Unlike North Carolina, drunk driving is a huge problem in Tennessee, though it is still behind distracted driving as the number one cause of car wrecks in the state. With several parts of Tennessee established as popular vacation and tourist destinations, it stands to reason that the holiday and summer months see an increase of impaired vehicle operators during peak times.  

4. New Mexico

The NHTS has ranked New Mexico drivers as the second-worst behind Alaska drivers. Driving under the influence is a major contributor to overall traffic-related accidents and the state has more drunk driving deaths per capita than any other state in the country. New Mexico is also a dangerous state for pedestrians, with a reported 45% increase in fatalities of individuals struck by moving vehicles. 

5. Alabama

Home to the traffic-dense US 431 “Highway to Hell,” one of the deadliest stretches of road in the nation, Alabama is no stranger to bad accidents. Collision fatalities in the state are above the national average due to common risky driving like failure to yield right of way and trying to outrun red lights, as well as the popularity of outright dangerous behaviors like tailgating. An accident is reported every three minutes and more than 55% of deaths occur due to incorrect or nonuse of a seatbelt. Speeding is also prevalent in the state. 

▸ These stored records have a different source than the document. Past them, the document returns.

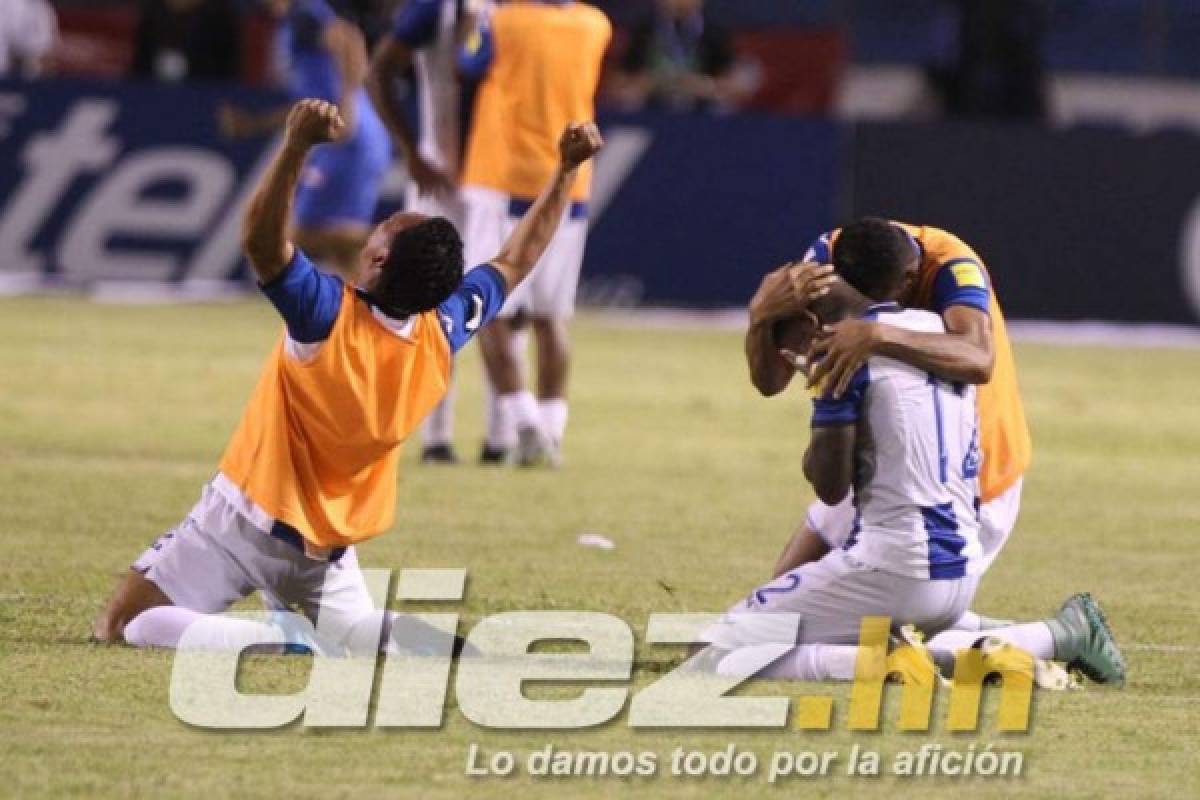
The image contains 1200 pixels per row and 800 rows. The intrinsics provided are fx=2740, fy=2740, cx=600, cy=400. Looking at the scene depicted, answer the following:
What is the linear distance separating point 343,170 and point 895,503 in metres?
10.2

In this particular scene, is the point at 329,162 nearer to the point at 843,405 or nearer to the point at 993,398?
the point at 993,398

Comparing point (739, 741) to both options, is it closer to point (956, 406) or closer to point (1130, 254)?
point (956, 406)

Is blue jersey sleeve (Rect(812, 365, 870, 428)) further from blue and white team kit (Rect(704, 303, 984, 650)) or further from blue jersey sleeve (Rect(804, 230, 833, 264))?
blue jersey sleeve (Rect(804, 230, 833, 264))

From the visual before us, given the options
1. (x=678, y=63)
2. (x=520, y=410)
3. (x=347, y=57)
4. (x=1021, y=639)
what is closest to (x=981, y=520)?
(x=1021, y=639)

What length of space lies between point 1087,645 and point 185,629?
91.0 inches

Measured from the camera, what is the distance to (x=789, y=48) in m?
25.3

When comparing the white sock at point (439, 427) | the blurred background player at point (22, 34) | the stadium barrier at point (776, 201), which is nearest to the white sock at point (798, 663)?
the white sock at point (439, 427)

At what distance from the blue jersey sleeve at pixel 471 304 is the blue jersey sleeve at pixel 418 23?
514 centimetres

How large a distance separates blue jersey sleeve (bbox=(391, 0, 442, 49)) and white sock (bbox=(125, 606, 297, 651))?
19.0 feet

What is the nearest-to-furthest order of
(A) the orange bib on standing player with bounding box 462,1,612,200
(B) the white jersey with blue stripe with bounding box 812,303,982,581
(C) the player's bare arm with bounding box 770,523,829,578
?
(B) the white jersey with blue stripe with bounding box 812,303,982,581, (C) the player's bare arm with bounding box 770,523,829,578, (A) the orange bib on standing player with bounding box 462,1,612,200

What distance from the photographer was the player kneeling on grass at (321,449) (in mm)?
6840

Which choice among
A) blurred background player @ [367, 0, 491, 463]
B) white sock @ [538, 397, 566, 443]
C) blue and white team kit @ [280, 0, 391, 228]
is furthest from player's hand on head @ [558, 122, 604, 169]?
blue and white team kit @ [280, 0, 391, 228]

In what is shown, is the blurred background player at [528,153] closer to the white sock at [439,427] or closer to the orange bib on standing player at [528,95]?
the orange bib on standing player at [528,95]

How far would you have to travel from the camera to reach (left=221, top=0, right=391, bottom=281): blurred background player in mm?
16516
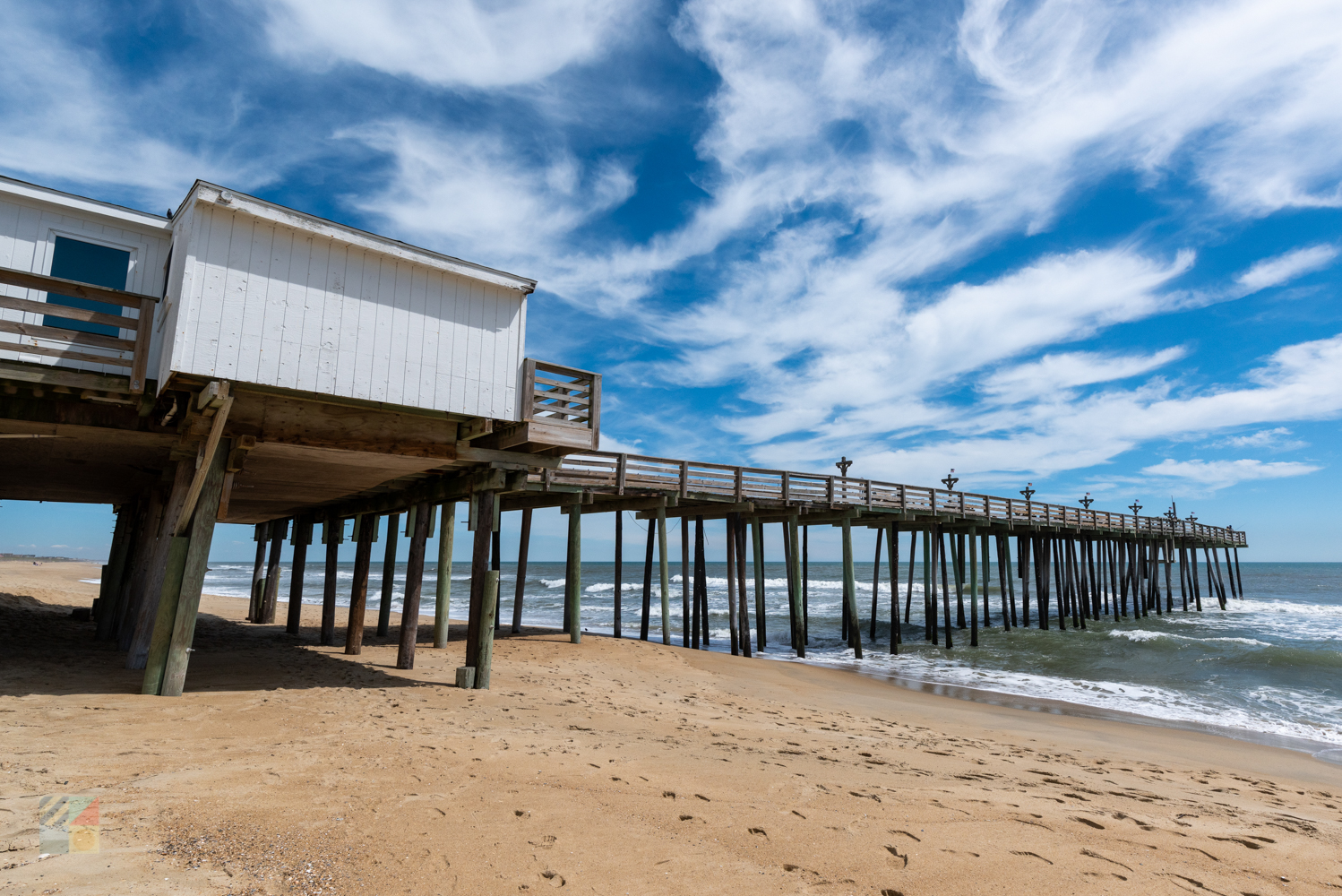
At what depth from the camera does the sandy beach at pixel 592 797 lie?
3.95 m

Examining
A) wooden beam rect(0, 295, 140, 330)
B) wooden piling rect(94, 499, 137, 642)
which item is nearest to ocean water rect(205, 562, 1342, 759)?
wooden piling rect(94, 499, 137, 642)

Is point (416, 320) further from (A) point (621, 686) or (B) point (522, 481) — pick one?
(A) point (621, 686)

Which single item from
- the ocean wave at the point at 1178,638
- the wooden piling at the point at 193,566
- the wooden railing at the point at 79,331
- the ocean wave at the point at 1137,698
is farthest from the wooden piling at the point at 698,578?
the ocean wave at the point at 1178,638

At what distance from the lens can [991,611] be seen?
144 feet

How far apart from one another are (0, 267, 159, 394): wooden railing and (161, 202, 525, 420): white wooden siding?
44cm

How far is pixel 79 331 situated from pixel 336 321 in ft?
8.98

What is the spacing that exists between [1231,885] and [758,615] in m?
17.6

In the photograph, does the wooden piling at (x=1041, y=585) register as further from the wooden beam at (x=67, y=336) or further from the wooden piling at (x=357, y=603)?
the wooden beam at (x=67, y=336)

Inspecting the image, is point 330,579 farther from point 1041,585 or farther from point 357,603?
point 1041,585

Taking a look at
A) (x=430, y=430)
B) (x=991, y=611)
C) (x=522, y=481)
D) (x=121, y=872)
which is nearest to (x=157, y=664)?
(x=430, y=430)

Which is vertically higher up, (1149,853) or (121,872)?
(121,872)

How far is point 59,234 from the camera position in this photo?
28.3ft

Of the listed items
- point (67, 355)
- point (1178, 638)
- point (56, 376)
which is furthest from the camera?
point (1178, 638)

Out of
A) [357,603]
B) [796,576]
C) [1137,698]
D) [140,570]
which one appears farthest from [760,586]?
[140,570]
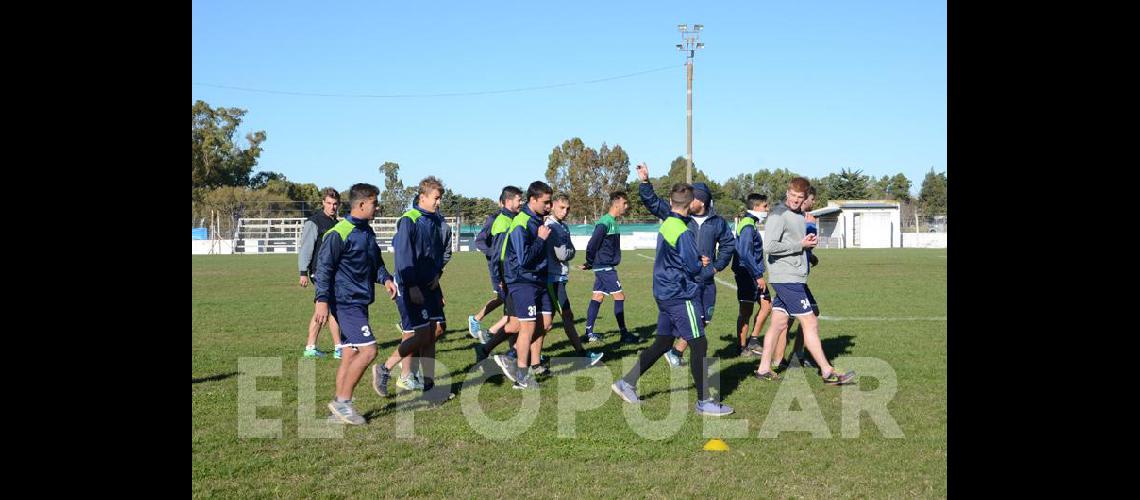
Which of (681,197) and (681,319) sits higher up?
(681,197)

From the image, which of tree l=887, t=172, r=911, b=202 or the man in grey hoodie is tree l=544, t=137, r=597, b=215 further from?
the man in grey hoodie

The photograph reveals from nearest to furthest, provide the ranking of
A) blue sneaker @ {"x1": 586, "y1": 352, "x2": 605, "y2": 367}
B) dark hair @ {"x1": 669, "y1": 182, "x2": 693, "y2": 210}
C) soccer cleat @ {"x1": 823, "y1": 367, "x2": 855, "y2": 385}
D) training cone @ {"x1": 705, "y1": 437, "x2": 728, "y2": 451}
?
training cone @ {"x1": 705, "y1": 437, "x2": 728, "y2": 451} → dark hair @ {"x1": 669, "y1": 182, "x2": 693, "y2": 210} → soccer cleat @ {"x1": 823, "y1": 367, "x2": 855, "y2": 385} → blue sneaker @ {"x1": 586, "y1": 352, "x2": 605, "y2": 367}

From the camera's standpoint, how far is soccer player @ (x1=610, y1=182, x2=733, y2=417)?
6.86 metres

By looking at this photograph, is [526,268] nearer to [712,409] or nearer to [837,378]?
[712,409]

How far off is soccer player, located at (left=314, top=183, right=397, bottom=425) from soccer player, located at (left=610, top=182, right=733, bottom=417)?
223cm

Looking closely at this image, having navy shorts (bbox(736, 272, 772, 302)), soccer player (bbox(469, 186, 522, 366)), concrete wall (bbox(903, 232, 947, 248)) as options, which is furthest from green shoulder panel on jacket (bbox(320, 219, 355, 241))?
concrete wall (bbox(903, 232, 947, 248))

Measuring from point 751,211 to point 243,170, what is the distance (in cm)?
6559

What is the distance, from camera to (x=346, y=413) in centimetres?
636

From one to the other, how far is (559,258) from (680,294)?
2149mm

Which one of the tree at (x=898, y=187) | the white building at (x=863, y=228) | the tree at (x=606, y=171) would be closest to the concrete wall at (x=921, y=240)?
the white building at (x=863, y=228)

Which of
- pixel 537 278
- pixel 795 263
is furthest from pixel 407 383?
pixel 795 263
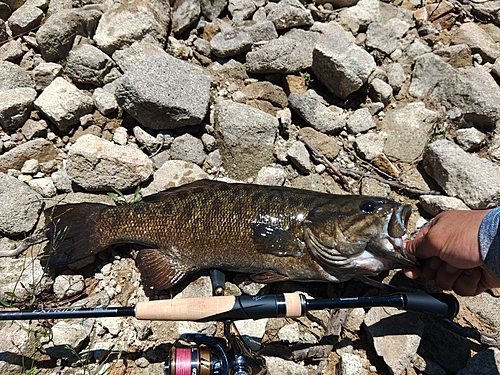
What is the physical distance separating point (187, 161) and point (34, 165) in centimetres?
157

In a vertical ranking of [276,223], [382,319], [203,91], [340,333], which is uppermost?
[203,91]

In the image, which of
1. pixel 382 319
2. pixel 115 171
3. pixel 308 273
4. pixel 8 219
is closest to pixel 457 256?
pixel 382 319

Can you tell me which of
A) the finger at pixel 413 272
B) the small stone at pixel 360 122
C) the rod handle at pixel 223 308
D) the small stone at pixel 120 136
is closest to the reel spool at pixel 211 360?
the rod handle at pixel 223 308

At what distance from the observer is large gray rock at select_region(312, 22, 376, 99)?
504cm

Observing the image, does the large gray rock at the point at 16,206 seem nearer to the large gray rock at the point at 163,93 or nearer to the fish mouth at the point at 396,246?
the large gray rock at the point at 163,93

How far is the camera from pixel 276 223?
13.3ft

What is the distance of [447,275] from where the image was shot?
363 centimetres

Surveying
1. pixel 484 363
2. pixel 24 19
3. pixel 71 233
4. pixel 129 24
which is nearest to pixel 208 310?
pixel 71 233

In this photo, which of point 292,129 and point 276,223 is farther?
point 292,129

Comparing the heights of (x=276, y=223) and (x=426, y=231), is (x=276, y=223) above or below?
below

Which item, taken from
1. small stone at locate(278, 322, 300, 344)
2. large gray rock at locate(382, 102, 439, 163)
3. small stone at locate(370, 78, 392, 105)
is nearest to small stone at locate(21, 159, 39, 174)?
small stone at locate(278, 322, 300, 344)

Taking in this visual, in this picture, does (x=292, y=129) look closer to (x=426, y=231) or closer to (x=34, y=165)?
(x=426, y=231)

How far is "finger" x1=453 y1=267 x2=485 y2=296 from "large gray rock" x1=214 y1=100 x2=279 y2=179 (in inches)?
88.4

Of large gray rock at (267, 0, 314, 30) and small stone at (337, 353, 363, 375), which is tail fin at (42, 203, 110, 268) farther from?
large gray rock at (267, 0, 314, 30)
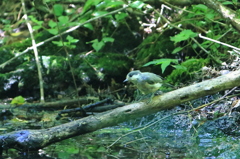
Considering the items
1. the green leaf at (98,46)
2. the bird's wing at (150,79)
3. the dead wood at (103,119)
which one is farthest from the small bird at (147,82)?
the green leaf at (98,46)

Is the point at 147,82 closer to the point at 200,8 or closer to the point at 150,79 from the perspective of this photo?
the point at 150,79

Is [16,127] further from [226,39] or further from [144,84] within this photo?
[226,39]

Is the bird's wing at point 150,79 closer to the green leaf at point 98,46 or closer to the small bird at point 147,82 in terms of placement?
the small bird at point 147,82

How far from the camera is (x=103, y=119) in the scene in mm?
2918

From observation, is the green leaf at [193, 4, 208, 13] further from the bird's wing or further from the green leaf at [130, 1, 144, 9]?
the bird's wing

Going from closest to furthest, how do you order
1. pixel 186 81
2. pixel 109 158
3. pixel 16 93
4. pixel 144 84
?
pixel 109 158 → pixel 144 84 → pixel 186 81 → pixel 16 93

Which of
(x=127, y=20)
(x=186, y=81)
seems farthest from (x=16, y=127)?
(x=127, y=20)

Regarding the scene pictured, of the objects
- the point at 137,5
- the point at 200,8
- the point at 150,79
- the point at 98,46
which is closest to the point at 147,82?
the point at 150,79

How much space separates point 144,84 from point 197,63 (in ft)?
5.52

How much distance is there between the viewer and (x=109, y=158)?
279 centimetres

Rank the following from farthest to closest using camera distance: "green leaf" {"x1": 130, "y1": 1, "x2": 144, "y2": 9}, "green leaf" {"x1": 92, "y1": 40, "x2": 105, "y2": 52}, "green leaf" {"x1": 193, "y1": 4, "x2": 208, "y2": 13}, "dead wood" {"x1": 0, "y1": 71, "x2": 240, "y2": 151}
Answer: "green leaf" {"x1": 92, "y1": 40, "x2": 105, "y2": 52} → "green leaf" {"x1": 130, "y1": 1, "x2": 144, "y2": 9} → "green leaf" {"x1": 193, "y1": 4, "x2": 208, "y2": 13} → "dead wood" {"x1": 0, "y1": 71, "x2": 240, "y2": 151}

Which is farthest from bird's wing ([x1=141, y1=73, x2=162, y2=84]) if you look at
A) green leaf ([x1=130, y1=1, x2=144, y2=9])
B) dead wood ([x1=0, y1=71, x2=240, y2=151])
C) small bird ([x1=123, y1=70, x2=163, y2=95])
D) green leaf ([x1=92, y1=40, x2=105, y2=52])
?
green leaf ([x1=92, y1=40, x2=105, y2=52])

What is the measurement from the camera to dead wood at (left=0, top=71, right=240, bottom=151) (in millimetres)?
2836

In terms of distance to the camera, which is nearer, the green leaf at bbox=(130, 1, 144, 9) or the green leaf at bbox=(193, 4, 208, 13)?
the green leaf at bbox=(193, 4, 208, 13)
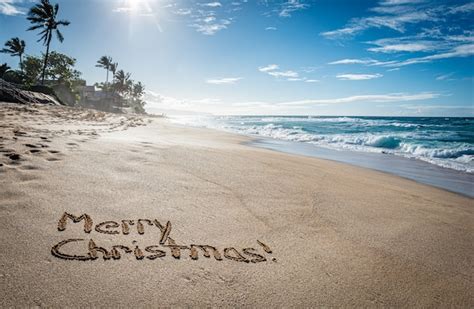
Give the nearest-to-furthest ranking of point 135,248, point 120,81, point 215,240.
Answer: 1. point 135,248
2. point 215,240
3. point 120,81

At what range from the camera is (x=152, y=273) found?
1686mm

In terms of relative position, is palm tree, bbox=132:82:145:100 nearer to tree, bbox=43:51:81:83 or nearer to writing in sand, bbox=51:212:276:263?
tree, bbox=43:51:81:83

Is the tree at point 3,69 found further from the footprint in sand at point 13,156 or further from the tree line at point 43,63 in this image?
the footprint in sand at point 13,156

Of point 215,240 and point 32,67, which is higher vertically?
point 32,67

From Reckless to Wrecked: 5 States With High Auto Collision Statistics

Traffic Accidents Are Preventable

While some states have more dangerous terrain than others, the mutual collision factors among them have to do with carelessness. The last thing you ever want is for a loved one to perish in an incident that could have been avoided with a little due diligence. The most common causes of car accidents are:

·       Speeding

·       Distracted driving 

·       Driving while impaired

·       Ignoring signs and signals

Regardless of where and what you drive, awareness and attention are the keys to everyone getting home safely.